I can see how if the situation does not call for a distinction between "exists but is empty" and "does not exist" then the programmer may choose either "" or null to indicate no value. The choice will likely be based on thier personal preference and/or "fear of null" (a phenomenon I have encountered before) I don't see this possibility as being a good reason to limit flexibility in this way.
 It's easier to focus instead on only
 distinguishing empty/non-empty, which is what D does.

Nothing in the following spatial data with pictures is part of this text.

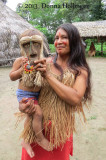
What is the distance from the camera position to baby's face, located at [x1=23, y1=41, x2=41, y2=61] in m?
1.22

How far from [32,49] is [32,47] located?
0.6 inches

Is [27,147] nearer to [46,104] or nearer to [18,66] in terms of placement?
[46,104]

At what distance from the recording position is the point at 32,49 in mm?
1225

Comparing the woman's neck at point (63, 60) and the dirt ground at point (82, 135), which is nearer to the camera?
the woman's neck at point (63, 60)

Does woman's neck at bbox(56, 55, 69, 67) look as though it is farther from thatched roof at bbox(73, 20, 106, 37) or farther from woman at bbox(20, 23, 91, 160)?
thatched roof at bbox(73, 20, 106, 37)

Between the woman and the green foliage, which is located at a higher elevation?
the green foliage

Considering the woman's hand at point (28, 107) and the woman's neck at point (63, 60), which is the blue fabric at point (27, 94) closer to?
the woman's hand at point (28, 107)

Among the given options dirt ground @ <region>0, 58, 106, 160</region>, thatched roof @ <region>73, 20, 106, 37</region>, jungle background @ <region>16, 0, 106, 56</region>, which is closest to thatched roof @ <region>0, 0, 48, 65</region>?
dirt ground @ <region>0, 58, 106, 160</region>

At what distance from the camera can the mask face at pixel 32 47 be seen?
4.00ft

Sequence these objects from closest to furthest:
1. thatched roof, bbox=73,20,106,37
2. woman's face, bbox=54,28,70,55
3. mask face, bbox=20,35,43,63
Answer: mask face, bbox=20,35,43,63
woman's face, bbox=54,28,70,55
thatched roof, bbox=73,20,106,37

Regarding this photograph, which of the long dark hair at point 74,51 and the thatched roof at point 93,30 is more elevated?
the thatched roof at point 93,30

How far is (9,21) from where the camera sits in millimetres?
10086

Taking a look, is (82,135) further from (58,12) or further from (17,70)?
(58,12)

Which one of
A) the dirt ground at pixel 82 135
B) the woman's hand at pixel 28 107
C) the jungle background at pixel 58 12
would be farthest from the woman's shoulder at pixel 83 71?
the jungle background at pixel 58 12
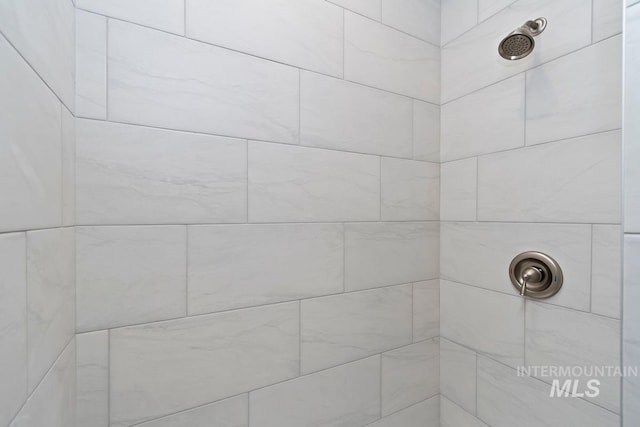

You mean, limit flexibility for the sake of simplicity. I don't like it.
 One can think up APIs where having a third, null, choice would be useful  
 but almost all the time the practical uses of an array are covered by  
 empty/non-empty.

I think it depends on style and the sort of code you write as to whether the situations where a null choice is "required"* are common or not. Personally I come across them often. I also believe that some people just don't see the need for a distinction, i.e. the current readLine implementation. *(required is perhaps the wrong word, you can probably work around most situation, but the workaround generally is just that, and sub-optimal)
 The foreach will stop automatically at eof. It's like a foreach  
 stopping
 at the end of an array when it has no more elements. It doesn't run  
 once
 more with null - it just stops.

Which foreach? My one? Assume now that I remove the eof() check. What happens now?

It would iterate forever

Not if readLine were implemented the way I assumed it would have been.
 just like any loop that doesn't have an ending
 condition.

Bollocks. :) The ending condition is readLine() returning null (indicating no more lines "exist"). Regan
Mar 29 2005
prev sibling parent reply "Regan Heath" <regan netwin.co.nz> writes:
On Mon, 28 Mar 2005 15:25:57 +0200, AEon <aeon2001 lycos.de> wrote:
 Trying to understand what you did, here. There seem to be several  
 concepts I am still missing...

Ben has done a fairly good job of explaining it. I'll have a go too, the combination of our efforts will hopefully explain "everything". :)
 import std.c.stdlib;
 import std.stream;
 import std.stdio;
  class LineReader(Source) : Source

You seem to be "shadowing" some parent class called Source?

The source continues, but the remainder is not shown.